Das Bundesverfassungsgericht hat der Einführung derartiger Personenkennzeichen seit jeher enge Schranken auferlegt, die hier missachtet werden. Der Blick auf den Anwendungsumfang der geplanten Regelung zeigt das Potential der möglichen missbräuchlichen Verwendung.

So verknüpft der Gesetzentwurf bei mehr als 50 Registern die Steuer-ID als zusätzliches Ordnungsmerkmal. Auf diese Weise könnten Daten etwa aus dem Melderegister mit Daten aus dem Versichertenverzeichnis der Krankenkassen sowie dem Register für ergänzende Hilfe zum Lebensunterhalt oder dem Schuldnerverzeichnis abgeglichen und zu einem Persönlichkeitsprofil zusammengefasst werden. Die im Gesetzentwurf vorgesehenen technischen und organisatorischen Sicherungen genügen nicht, um eine solche Profilbildung wirksam zu verhindern. Diese stellen zwar sicher, dass nur autorisierte Behörden die erforderlichen Daten Ende-zu-Ende verschlüsselt übermitteln.
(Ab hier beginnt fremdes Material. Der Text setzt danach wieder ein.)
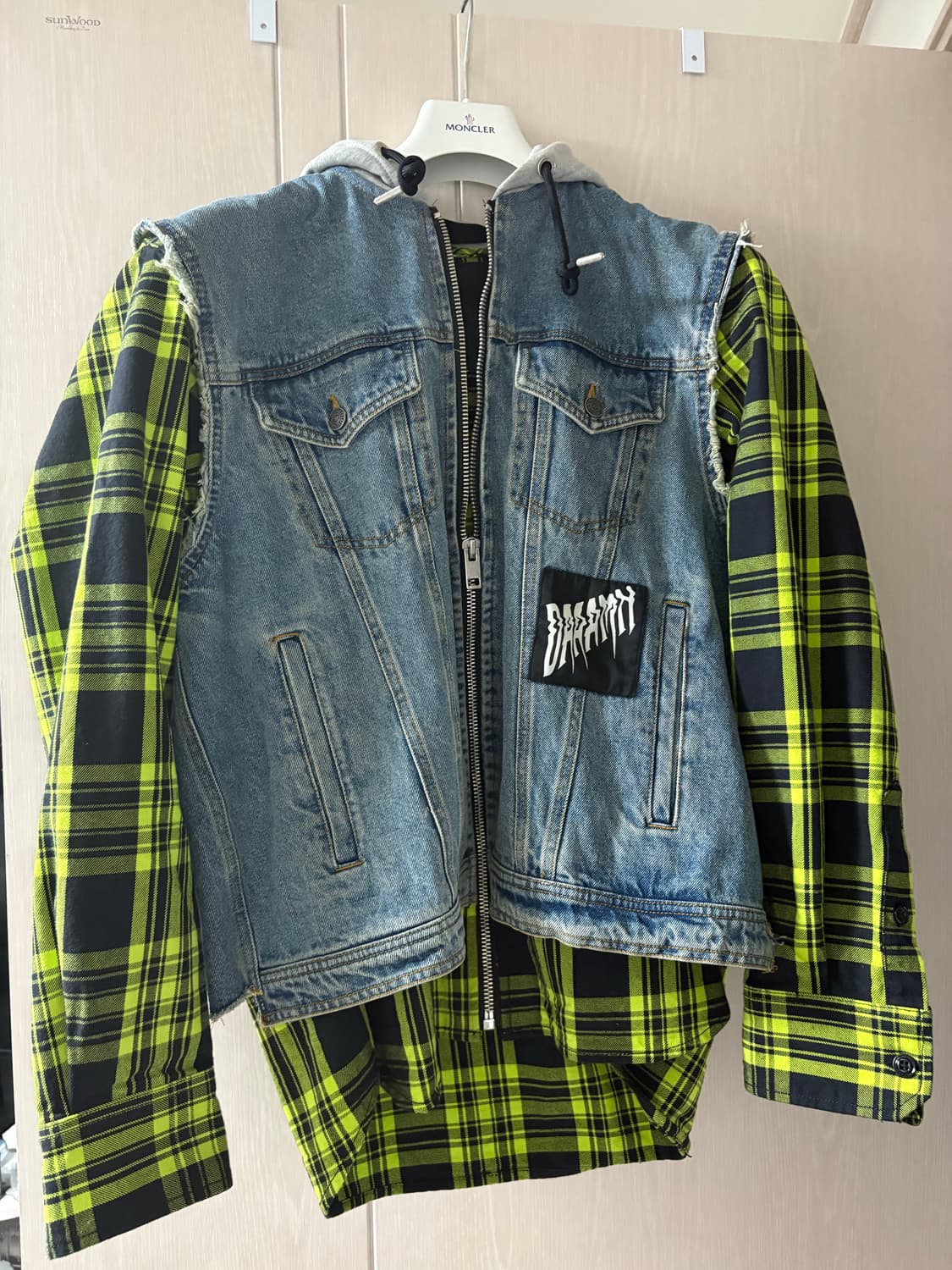 디젤 레이어드 자켓 상품이미지1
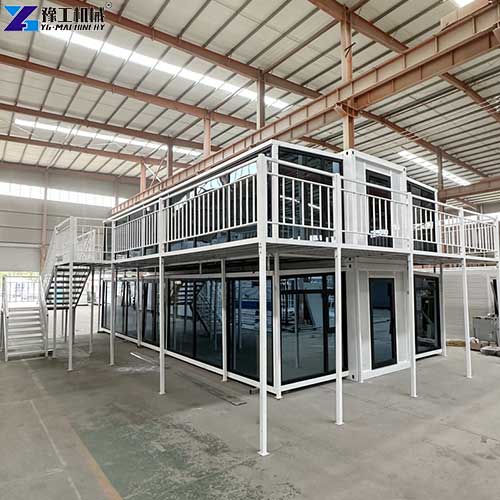 Performance of 2-Story Container Folding House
Sie bieten aber keinen ausreichenden Schutz gegen die missbräuchliche Zusammenführung der Daten zu einer Person, die aus unterschiedlichen Registern stammen, übrigens auch nicht bei Datenlecks. Zudem ist damit zu rechnen, dass die neue ID-Nr. auch im Wirtschaftsleben weite Verbreitung finden wird, was das Missbrauchsrisiko weiter erhöht.

Die Datenschutzkonferenz hatte demgegenüber „sektorspezifische“ Personenkennziffern gefordert, die datenschutzgerecht und zugleich praxisgeeignet sind, weil sie einerseits einen einseitigen staatlichen Abgleich deutlich erschweren und andererseits eine natürliche Person eindeutig identifizieren.

Obwohl ein solches Modell in der Republik Österreich seit vielen Jahren erfolgreich praktiziert wird, hat die Bundesregierung dies nie ernsthaft erwogen und ohne überzeugende Begründung mit dem pauschalen Verweis auf „rechtliche, technische und organisatorische Komplexität“ abgelehnt.

Auch wenn die Corona-Pandemie zeigt, wie notwendig eine Beschleunigung der Digitalisierung ist, darf dies nicht als Argument dafür benutzt werden, verfassungsrechtlich notwendige Nachbesserungen unter Hinweis auf den „Eilbedarf“ unter den Tisch fallen zu lassen.

Die Datenschutzkonferenz weist daher nochmals darauf hin, dass die dem Gesetzentwurf zugrundeliegende Architektur im Widerspruch zu verfassungsrechtlichen Regelungen steht. Sie fordert deshalb die Bundesregierung dazu auf, einen Entwurf vorzulegen, der den verfassungsrechtlichen Anforderungen genügt, bevor sie durch Entscheidung des Bundesverfassungsgerichts dazu verpflichtet wird.